--- start of DATASET ROWS ---

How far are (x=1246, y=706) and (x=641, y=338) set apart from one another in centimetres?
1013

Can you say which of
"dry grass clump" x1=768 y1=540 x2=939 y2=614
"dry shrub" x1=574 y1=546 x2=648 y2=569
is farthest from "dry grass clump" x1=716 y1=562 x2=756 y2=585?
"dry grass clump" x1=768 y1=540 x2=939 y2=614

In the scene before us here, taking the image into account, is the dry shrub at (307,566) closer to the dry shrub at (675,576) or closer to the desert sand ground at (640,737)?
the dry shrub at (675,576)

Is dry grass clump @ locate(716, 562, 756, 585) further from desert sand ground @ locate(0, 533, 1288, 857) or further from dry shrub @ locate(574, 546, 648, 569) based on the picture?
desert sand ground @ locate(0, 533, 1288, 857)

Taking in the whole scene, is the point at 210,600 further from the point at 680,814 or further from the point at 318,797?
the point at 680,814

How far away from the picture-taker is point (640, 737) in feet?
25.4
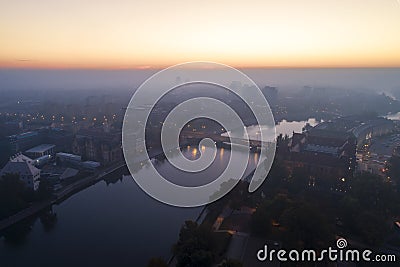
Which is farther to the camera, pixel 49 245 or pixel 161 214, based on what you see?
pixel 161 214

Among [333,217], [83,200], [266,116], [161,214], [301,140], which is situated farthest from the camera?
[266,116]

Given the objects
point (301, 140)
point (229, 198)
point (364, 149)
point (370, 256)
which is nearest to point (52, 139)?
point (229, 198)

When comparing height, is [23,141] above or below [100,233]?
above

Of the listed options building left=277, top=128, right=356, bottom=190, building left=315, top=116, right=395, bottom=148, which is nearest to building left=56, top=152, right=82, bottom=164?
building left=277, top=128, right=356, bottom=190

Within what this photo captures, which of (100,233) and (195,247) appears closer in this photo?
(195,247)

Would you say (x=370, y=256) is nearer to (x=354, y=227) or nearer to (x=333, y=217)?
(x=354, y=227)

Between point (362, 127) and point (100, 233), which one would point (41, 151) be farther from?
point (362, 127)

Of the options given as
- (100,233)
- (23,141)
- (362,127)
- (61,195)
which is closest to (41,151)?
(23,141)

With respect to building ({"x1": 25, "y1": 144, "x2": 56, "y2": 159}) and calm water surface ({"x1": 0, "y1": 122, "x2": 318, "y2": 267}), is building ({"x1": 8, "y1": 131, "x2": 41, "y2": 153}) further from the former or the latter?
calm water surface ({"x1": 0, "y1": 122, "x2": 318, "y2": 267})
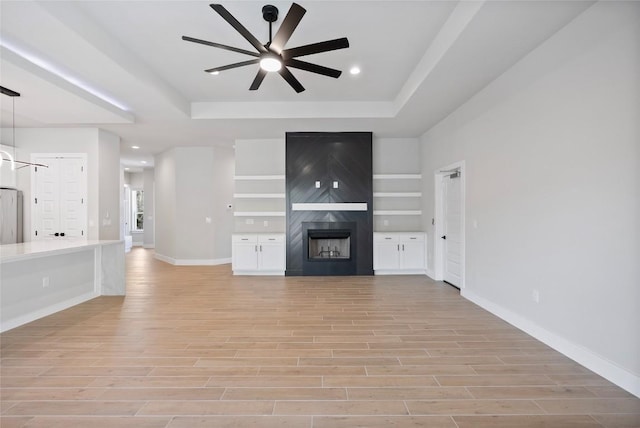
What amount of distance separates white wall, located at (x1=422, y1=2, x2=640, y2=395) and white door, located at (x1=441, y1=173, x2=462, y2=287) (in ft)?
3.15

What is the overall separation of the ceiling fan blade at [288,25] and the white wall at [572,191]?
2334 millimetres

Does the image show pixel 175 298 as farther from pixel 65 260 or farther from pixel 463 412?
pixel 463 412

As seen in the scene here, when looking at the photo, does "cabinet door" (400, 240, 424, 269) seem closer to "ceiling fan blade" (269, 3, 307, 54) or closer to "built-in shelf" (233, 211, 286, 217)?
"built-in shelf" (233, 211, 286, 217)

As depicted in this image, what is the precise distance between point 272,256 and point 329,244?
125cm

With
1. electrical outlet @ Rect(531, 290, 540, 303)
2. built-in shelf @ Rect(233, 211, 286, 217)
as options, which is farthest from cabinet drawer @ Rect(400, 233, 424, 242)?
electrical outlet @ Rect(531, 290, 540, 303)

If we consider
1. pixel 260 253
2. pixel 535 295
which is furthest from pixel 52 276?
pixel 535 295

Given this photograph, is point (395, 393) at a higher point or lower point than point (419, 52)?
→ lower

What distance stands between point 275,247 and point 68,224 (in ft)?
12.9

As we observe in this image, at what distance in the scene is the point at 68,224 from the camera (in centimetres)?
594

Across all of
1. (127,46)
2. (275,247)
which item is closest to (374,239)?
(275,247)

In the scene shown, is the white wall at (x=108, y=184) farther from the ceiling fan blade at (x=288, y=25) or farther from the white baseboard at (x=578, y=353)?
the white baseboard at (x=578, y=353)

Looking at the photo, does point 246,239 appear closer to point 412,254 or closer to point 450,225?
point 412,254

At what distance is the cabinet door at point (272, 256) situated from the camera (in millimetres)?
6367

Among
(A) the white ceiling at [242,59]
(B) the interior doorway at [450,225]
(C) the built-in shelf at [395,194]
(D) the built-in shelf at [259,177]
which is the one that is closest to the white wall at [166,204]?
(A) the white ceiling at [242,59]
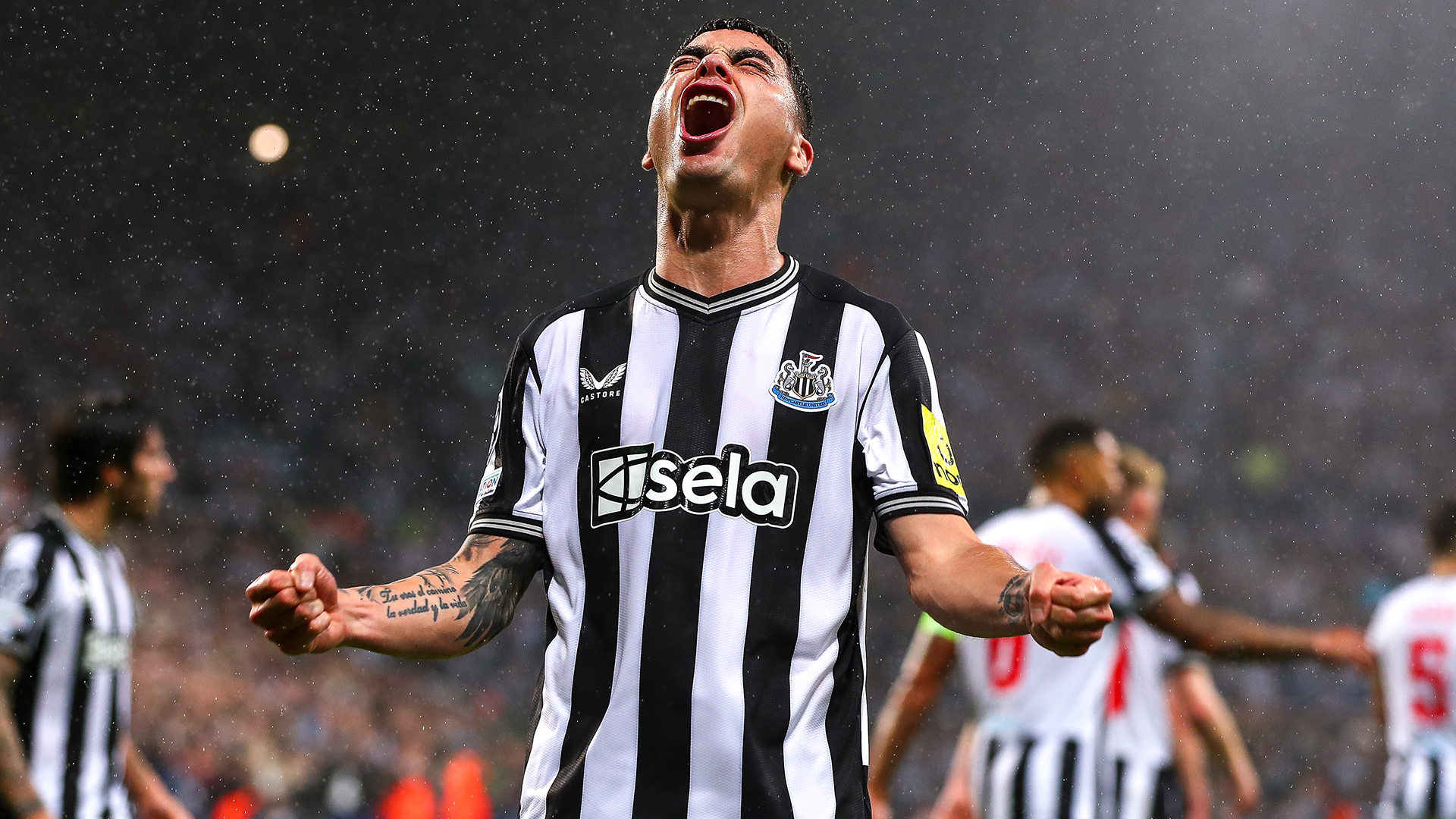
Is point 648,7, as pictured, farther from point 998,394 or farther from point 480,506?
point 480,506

--- end of DATASET ROWS ---
--- start of DATASET ROWS ---

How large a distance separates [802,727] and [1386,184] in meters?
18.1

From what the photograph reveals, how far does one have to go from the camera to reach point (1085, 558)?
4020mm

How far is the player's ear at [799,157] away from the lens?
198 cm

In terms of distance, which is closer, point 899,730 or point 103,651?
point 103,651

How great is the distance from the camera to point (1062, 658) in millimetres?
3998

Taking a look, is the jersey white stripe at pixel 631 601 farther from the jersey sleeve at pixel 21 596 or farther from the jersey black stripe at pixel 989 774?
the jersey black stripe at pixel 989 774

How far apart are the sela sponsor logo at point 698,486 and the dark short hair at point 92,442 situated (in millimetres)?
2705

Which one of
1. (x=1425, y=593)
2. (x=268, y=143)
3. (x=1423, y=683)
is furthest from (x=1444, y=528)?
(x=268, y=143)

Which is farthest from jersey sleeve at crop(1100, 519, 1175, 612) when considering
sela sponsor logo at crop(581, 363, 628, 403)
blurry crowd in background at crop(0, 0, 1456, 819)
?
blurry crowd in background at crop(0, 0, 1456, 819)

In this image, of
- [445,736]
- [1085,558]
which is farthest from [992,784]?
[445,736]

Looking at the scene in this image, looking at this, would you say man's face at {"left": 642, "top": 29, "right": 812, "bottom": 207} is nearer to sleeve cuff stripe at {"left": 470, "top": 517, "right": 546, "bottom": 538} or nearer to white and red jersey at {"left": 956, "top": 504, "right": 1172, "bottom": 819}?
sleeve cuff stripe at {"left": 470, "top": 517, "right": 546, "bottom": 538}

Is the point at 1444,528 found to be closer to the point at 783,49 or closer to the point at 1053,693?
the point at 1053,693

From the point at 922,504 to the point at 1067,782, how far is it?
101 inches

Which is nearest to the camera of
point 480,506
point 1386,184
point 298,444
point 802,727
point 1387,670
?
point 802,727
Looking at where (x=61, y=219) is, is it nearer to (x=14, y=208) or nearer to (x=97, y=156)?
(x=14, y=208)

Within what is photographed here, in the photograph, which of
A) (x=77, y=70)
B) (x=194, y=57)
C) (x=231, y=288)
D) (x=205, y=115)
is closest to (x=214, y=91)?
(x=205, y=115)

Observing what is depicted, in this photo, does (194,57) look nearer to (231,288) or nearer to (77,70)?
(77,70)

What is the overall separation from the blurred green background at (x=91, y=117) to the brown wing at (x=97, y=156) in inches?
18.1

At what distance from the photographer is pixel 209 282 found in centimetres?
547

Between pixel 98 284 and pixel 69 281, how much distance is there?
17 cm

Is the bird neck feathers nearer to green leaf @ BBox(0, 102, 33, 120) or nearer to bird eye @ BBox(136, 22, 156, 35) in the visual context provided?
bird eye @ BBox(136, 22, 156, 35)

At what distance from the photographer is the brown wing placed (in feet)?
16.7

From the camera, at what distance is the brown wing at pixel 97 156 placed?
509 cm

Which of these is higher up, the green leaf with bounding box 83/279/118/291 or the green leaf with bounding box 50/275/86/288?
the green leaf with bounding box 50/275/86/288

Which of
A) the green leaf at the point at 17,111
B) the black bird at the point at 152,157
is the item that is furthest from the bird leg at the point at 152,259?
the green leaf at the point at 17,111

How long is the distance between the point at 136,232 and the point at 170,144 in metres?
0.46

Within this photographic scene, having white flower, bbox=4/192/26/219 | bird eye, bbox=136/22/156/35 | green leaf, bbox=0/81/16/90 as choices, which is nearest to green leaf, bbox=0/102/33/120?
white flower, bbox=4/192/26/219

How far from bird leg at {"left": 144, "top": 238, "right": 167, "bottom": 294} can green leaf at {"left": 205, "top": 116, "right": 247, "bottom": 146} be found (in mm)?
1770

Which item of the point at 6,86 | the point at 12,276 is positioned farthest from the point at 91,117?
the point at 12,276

--- end of DATASET ROWS ---
--- start of DATASET ROWS ---

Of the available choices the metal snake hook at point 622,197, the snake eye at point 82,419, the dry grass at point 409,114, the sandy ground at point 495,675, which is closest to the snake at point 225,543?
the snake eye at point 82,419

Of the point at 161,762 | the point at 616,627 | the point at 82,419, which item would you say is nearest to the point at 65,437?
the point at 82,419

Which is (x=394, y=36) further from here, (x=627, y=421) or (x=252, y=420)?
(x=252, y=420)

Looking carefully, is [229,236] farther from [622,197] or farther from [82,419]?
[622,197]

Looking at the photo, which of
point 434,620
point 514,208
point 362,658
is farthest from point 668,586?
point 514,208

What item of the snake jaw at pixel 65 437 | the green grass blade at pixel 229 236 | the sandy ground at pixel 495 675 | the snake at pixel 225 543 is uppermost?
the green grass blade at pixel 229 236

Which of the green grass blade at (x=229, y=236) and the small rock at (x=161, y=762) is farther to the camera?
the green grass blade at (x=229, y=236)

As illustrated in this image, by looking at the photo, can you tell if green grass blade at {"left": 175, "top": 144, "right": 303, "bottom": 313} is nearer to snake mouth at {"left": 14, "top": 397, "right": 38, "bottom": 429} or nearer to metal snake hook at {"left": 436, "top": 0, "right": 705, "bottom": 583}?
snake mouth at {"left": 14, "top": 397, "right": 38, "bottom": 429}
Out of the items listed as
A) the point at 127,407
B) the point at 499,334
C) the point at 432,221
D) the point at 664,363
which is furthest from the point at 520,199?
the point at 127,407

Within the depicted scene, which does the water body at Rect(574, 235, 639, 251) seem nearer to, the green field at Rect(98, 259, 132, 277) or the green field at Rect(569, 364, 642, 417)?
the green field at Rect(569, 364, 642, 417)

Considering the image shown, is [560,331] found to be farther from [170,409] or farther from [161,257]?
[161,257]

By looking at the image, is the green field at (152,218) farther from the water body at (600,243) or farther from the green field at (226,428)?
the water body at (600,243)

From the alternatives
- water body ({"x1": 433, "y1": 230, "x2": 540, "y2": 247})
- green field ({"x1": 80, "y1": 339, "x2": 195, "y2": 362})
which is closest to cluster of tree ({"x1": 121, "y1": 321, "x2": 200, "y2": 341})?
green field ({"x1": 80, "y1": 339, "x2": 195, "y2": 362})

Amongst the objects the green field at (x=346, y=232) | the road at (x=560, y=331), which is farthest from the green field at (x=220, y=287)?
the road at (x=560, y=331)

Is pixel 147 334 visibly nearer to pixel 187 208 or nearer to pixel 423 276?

--- end of DATASET ROWS ---

_EXERCISE_
Copy each line of the records above that contains the string "crop", matching case exactly.

_EXERCISE RESPONSE_
Which is farthest from jersey sleeve at crop(1100, 519, 1175, 612) when considering
sela sponsor logo at crop(581, 363, 628, 403)
blurry crowd in background at crop(0, 0, 1456, 819)
blurry crowd in background at crop(0, 0, 1456, 819)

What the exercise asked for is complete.